🚀 Wav2Vec2-base-VoxPopuli-V2
This is a base model of Facebook's Wav2Vec2, pretrained only in Swedish on 16.3k unlabeled data from the VoxPopuli corpus, aiming to provide powerful features for automatic speech recognition.
✨ Features
- Pretrained only in Swedish (sv) on 16.3k unlabeled data from the VoxPopuli corpus.

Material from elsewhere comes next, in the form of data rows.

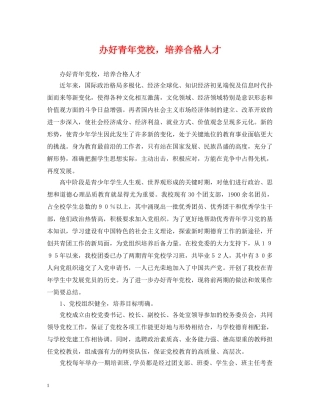 办好青年党校，培养合格人才 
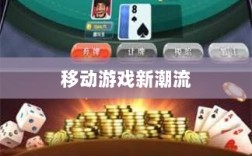 移动游戏新潮流，解析棒子手游的含义与趋势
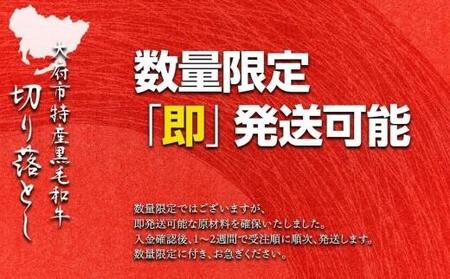 【数量限定・大増量】大府市特産黒毛和牛「下村牛」切り落とし　1.5kg（500g×3パック）// 牛肉切り落とし 牛肉切り落とし 牛肉切り落とし 牛肉切り落とし 牛肉切り落とし 牛肉切り落とし 牛肉切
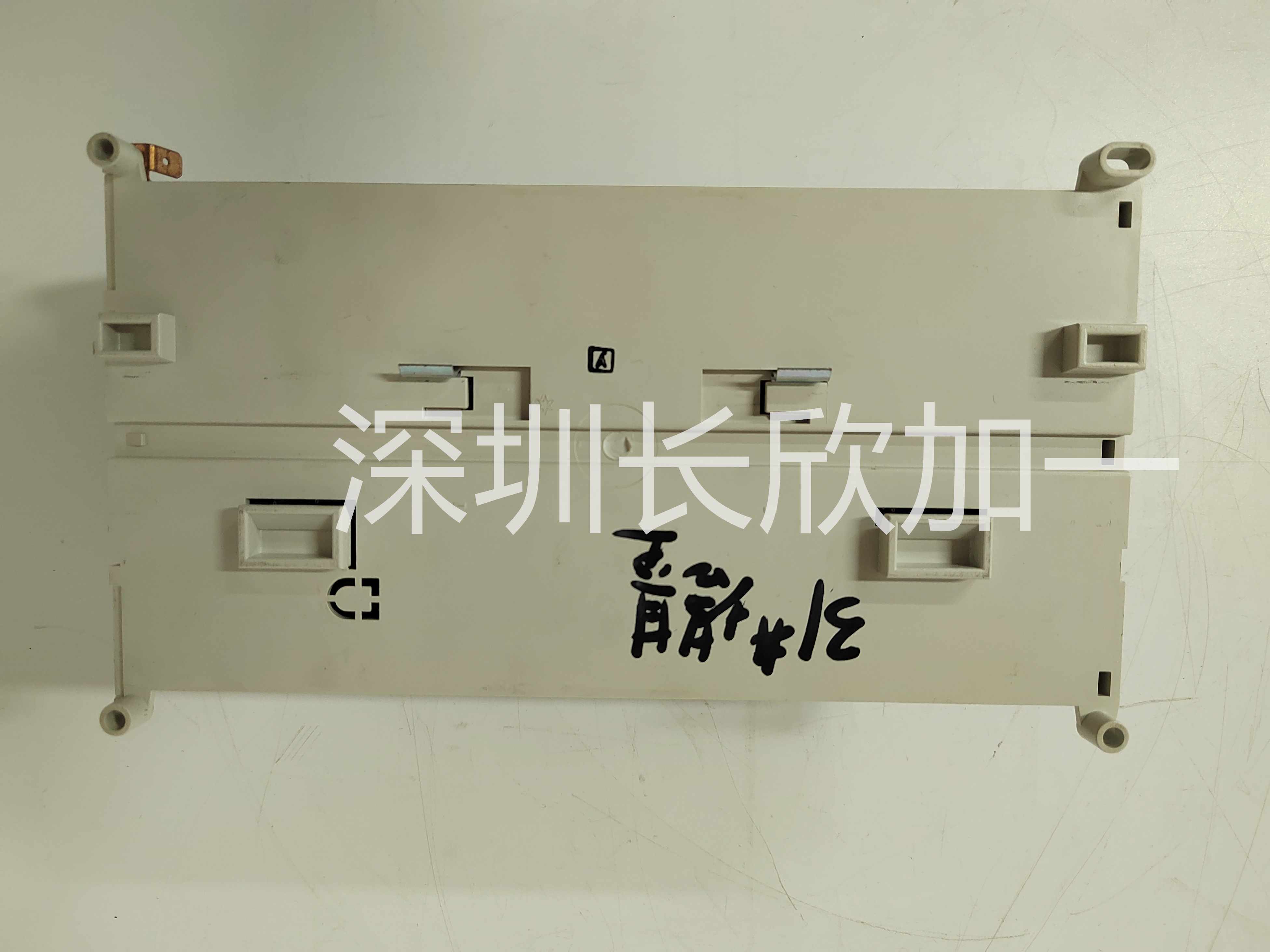 ABB 07KT97 GJR5253000R4270(1).jpg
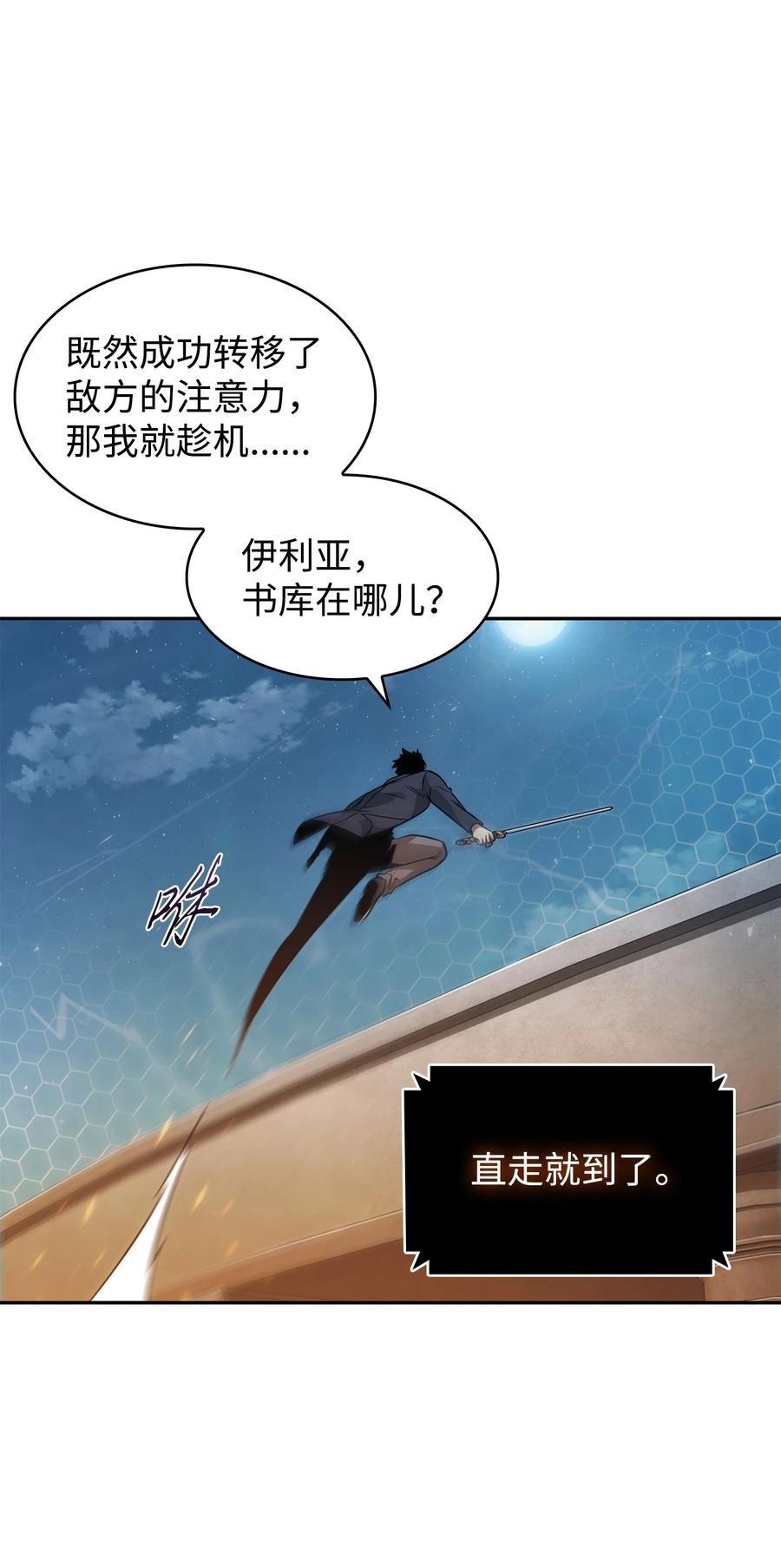 《我独自盗墓》373 天使降临 第53页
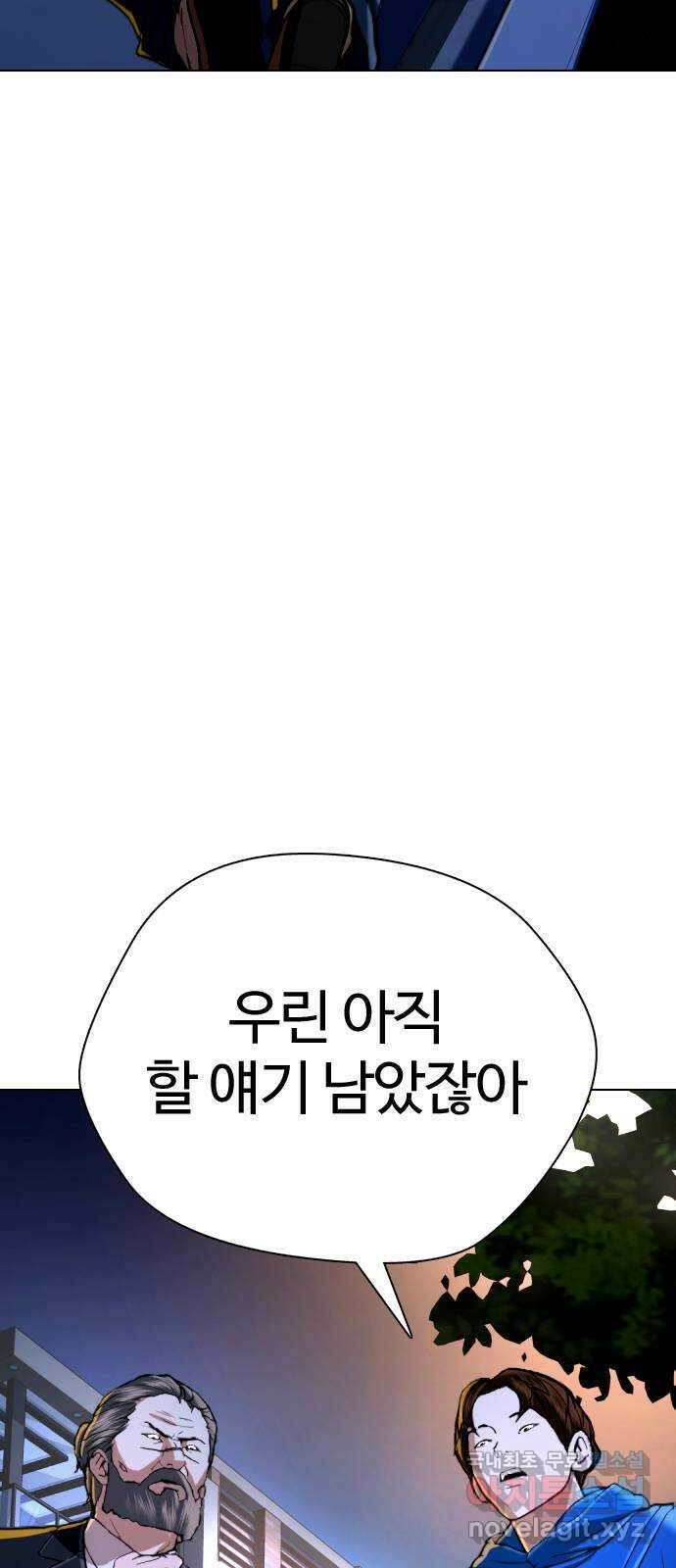 간첩 18세 41화 훠궈 16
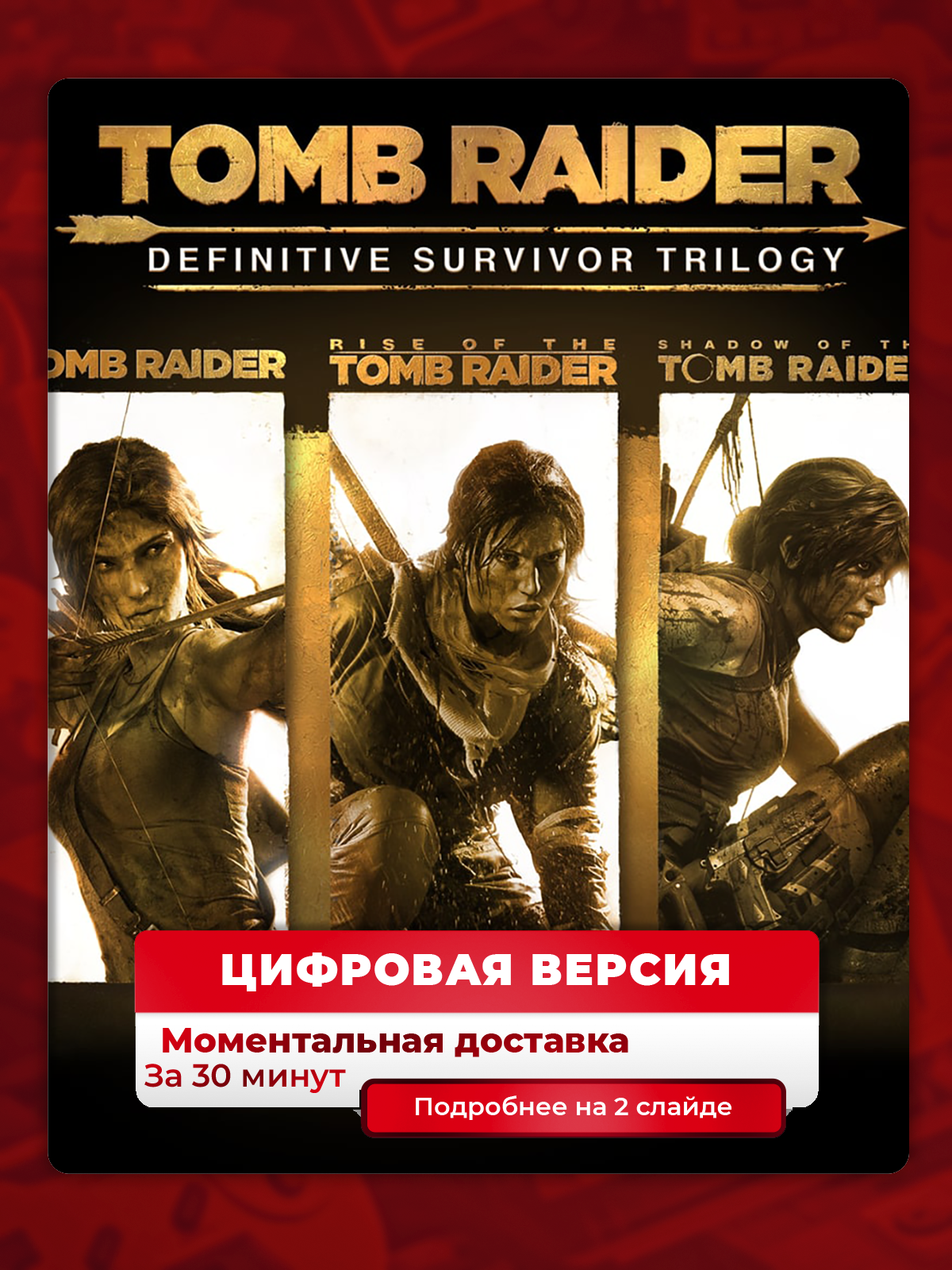 Игра Tomb Raider: Definitive Survivor Trilogy для Sony PlayStation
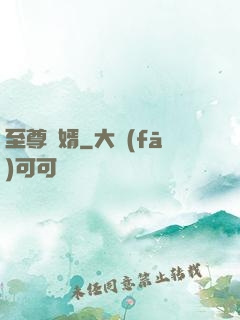 至尊龍婿
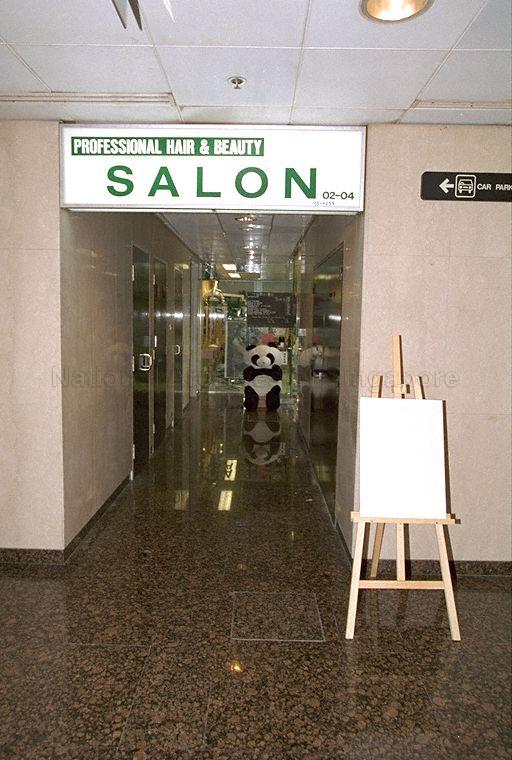 Storefront for hair and beauty salon at Port of Singapore Authority (PSA) Building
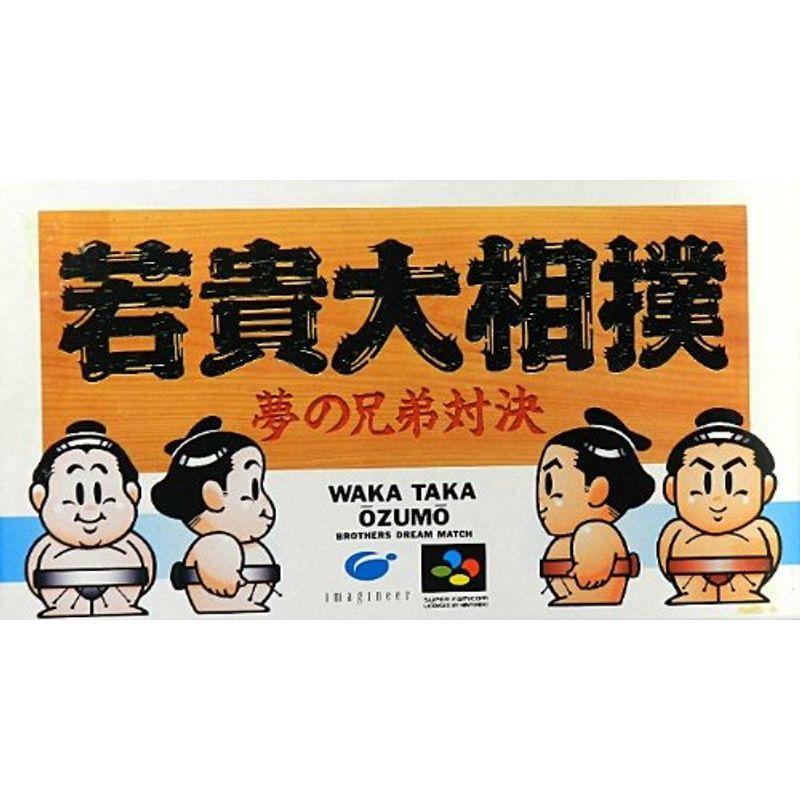 モンスターズ インク ブー救出大作戦 新作ウエア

- Pretrained on 16kHz sampled speech audio.
📚 Documentation
General Information
The model is a base model of Facebook's Wav2Vec2, which has been pretrained only in Swedish (sv) on 16.3k unlabeled data from the VoxPopuli corpus. It is pretrained on 16kHz sampled speech audio. When using the model, ensure that your speech input is also sampled at 16kHz.
Notes
This model does not have a tokenizer as it was pretrained on audio alone. To use this model for speech recognition, a tokenizer should be created and the model should be fine - tuned on labeled text data in Swedish (sv). Check out this blog for a more in - detail explanation of how to fine - tune the model.
Paper
VoxPopuli: A Large-Scale Multilingual Speech Corpus for Representation Learning, Semi-Supervised Learning and Interpretation
Authors
Changhan Wang, Morgane Riviere, Ann Lee, Anne Wu, Chaitanya Talnikar, Daniel Haziza, Mary Williamson, Juan Pino, Emmanuel Dupoux from Facebook AI.
More Information
See the official website for more information, here.
📄 License
This model is released under the cc-by-nc-4.0
license.
Property |
Details |
Tags |
audio, automatic-speech-recognition, voxpopuli-v2 |
Datasets |
voxpopuli |
Model Type |
Wav2Vec2-base-VoxPopuli-V2 |
Training Data |
16.3k unlabeled data of the VoxPopuli corpus in Swedish |
License |
cc-by-nc-4.0 |
Inference |
false |
⚠️ Important Note
This model does not have a tokenizer as it was pretrained on audio alone. In order to use this model for speech recognition, a tokenizer should be created and the model should be fine - tuned on labeled text data in Swedish.
💡 Usage Tip
When using the model, make sure that your speech input is sampled at 16kHz as the model is pretrained on 16kHz sampled speech audio.